When asked questions of the form “X criticised you in such and such a way,” always begin directly with an ad hominem argument.

“Since X is such a democrat, why was he silent about such and such an injustice? Why did Y skirt the issue of Japan? They are simply mudslinging…”

Always speak highly of what you’ve done, but never praise yourself directly; on the contrary, downplay your importance.

For example, say that “this government has made the boldest advances in the history of the republic” or “we have again made Turkey’s greatest x”, etc., and at the same time downplay yourself with sentences like “I am not your sovereign, I am your servant.” For instance, when speaking about Van, do both at once: “With the investments we have made we have virtually constructed a new Van. Why are we taking all these steps? We are custodians, servants, we are not efendis

Put even your smallest achievement in a wider perspective and give it great significance.

For example, mention the alcohol law and say “We have to broaden our children’s perspectives, show them new aims, raise new Mehmet the Conquerors and Mimar Sinans,” or say “We are aiming for 2023” at the opening ceremony for an intersection.

To distinguish everything you have done, present everything done previously as having been, in your opinion, mistaken.

Create an exaggerated contrast between every pair. For instance, “In the past, children were made to drink beer for breakfast; this was recommended. Now, however, we protect young people from the harmful effects of alcohol.”


Create the impression that you judge everything, that you know all; that way you indoctrinate people into self-surveillance as they act with the knowledge that they are under observation.

Examples of this are “We know perfectly well who organised x” or “we know all those who funded the NY Times announcement” (anyway everybody who gives money on indiegogo has their name written there like a sitting duck). Another example is giving off a general air of knowing everything down to the last whole number with no remainder in every speech.

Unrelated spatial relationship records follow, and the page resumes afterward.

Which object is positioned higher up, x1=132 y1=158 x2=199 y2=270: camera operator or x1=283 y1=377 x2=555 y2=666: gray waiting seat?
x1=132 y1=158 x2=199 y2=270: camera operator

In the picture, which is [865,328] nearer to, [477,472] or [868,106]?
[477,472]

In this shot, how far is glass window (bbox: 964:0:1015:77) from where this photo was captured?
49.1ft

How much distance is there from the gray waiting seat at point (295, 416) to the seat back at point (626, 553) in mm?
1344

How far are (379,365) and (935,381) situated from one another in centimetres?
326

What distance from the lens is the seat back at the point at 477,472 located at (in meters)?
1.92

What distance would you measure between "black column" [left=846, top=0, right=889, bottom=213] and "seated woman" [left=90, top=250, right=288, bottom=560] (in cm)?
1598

Give a line of reasoning for whatever you say.  Above all, say “because.” The actual reason you give is not that important, but don’t for a minute allow people to think “what for?”

“We want to turn Haydarpaşa (train station) into a hotel because there is a huge shortage of hotels in Istanbul.” What is important here is to say what you want to do first. Otherwise it can be understood that what you have said is illogical. For example, if we turn the sentence around and say “There is a huge shortage of hotels in Istanbul and for that reason we have decided to turn Haydarpaşa into a hotel” it won’t convince anyone.

When applying such “reasoning,” it can easily be observed that, in the absence of an actual reason, you can say absolutely anything following the “because”, as in “We want to pedestrianize Taksim because that is what the nation expects of us.”


That is all for now for this poor servant’s findings. Should other incredible evidence come to light, I will update this text.